Exercise inputs below:
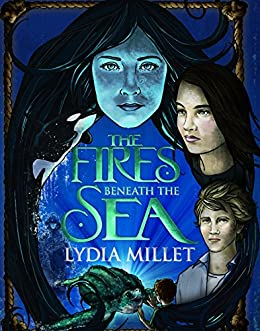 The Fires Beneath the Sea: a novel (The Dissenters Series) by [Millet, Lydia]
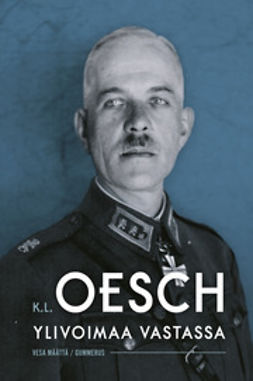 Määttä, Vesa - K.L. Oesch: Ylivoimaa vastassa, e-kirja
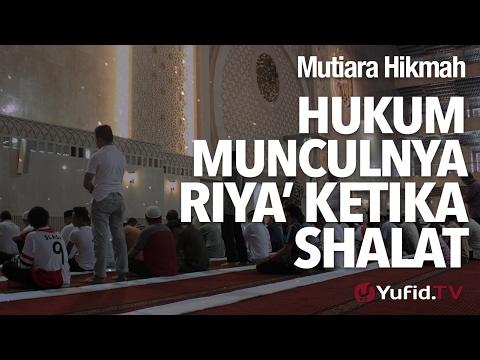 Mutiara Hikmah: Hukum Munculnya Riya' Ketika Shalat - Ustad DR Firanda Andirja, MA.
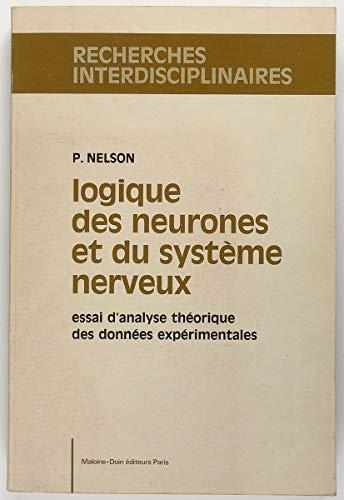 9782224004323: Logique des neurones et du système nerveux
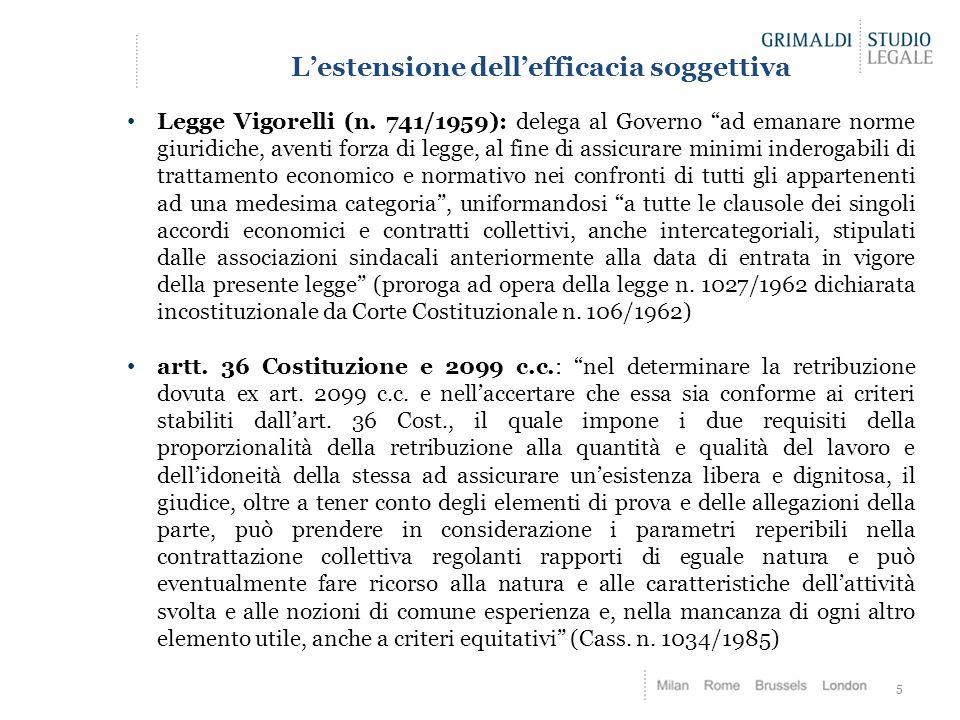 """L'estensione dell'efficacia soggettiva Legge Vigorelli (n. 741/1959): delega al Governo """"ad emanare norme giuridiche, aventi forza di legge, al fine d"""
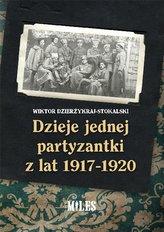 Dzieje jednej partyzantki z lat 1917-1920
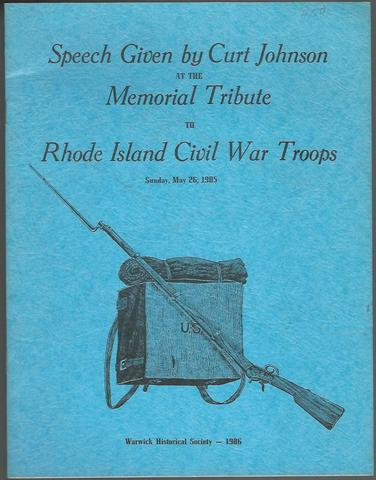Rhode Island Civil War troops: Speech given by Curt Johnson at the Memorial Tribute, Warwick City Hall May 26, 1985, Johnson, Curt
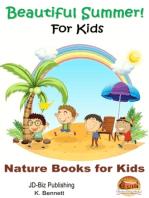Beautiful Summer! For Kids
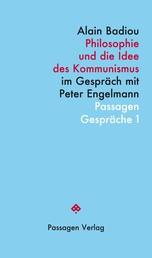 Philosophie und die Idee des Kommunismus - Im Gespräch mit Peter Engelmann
End of Exercise inputs.
## Instructions for the task
With pictures excluded, copy exactly the lines from the line containing "9782224004323: Logique des" through the last line of the listing above, both ends included.

## Expected output
 9782224004323: Logique des neurones et du système nerveux
 """L'estensione dell'efficacia soggettiva Legge Vigorelli (n. 741/1959): delega al Governo """"ad emanare norme giuridiche, aventi forza di legge, al fine d"""
 Dzieje jednej partyzantki z lat 1917-1920
Rhode Island Civil War troops: Speech given by Curt Johnson at the Memorial Tribute, Warwick City Hall May 26, 1985, Johnson, Curt
Beautiful Summer! For Kids
 Philosophie und die Idee des Kommunismus - Im Gespräch mit Peter Engelmann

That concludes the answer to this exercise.